ESMA has released its annual market abuse report confirming that it saw market abuse sanctions significantly increase to €88 million in 2019, up from just €10 million in the previous year.
Around €88 million was fined by national competent authorities (NCAs) and other authorities relating to 339 actions under the market abuse regulation (MAR), of which 279 were administrative and 60 were criminal.
For the 279 administrative sanctions €82 million in financial penalties were handed out, while the 60 criminal infringements accounted for the remaining €6 million.
ESMA said that despite a marked decrease in the number of sanctions under MAR, falling from 472 in 2018 to 339 in 2019, the overall financial penalties imposed rose by €78 million.
The report added that criminal sanctions had increased four-fold to 60 from 15 in 2018, with financial penalties rising to €6 million in 2019 from €65,650 in 2018. ESMA attributed the significant increase to 42 criminal sanctions recorded in Germany alone.
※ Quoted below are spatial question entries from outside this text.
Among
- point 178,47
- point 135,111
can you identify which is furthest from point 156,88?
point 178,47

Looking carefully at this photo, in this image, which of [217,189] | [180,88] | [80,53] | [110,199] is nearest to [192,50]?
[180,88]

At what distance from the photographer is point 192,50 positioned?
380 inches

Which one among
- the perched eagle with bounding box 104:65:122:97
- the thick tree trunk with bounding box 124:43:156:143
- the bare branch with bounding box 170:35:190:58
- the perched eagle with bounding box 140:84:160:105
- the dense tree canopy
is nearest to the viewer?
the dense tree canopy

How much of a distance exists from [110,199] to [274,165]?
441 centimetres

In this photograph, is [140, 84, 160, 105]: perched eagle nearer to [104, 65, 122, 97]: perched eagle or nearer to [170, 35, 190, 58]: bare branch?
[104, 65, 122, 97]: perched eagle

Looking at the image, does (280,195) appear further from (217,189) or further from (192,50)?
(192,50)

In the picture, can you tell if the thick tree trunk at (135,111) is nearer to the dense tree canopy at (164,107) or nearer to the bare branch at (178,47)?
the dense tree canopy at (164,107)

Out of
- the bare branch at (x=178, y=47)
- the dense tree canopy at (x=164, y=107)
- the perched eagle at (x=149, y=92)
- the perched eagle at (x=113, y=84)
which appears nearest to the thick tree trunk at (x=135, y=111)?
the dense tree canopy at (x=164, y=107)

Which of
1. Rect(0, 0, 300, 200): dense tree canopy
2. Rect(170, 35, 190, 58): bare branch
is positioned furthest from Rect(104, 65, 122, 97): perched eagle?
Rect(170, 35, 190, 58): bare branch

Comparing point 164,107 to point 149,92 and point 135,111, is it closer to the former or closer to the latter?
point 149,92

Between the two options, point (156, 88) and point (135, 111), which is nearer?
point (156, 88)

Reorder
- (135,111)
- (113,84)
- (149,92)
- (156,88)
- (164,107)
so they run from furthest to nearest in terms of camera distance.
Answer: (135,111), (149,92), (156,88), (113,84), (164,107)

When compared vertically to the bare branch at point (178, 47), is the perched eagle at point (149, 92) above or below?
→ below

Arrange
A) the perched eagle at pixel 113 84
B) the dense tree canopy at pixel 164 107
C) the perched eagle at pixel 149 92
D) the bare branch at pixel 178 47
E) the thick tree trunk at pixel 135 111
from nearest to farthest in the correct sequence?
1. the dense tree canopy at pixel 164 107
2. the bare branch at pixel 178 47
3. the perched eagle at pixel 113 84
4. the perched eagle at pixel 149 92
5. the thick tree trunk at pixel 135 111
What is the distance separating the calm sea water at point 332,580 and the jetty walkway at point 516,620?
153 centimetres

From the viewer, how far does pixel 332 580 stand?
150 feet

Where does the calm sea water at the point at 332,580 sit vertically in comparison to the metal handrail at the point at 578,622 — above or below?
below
“The report will help ESMA’s ongoing work in fostering supervisory convergence in the application of the MAR and contribute to ESMA’s goal to develop an EU outcome-focused supervisory and enforcement culture,” said ESMA.
There has been a marked increase in the number of penalties and enforcements in recent years across the global financial markets.
Today’s announcement follows news earlier this month that the US derivatives watchdog the Commodity Futures Trading Commission had issued a record 113 enforcements in 2020, resulting in a whopping $1.3 billion in penalties.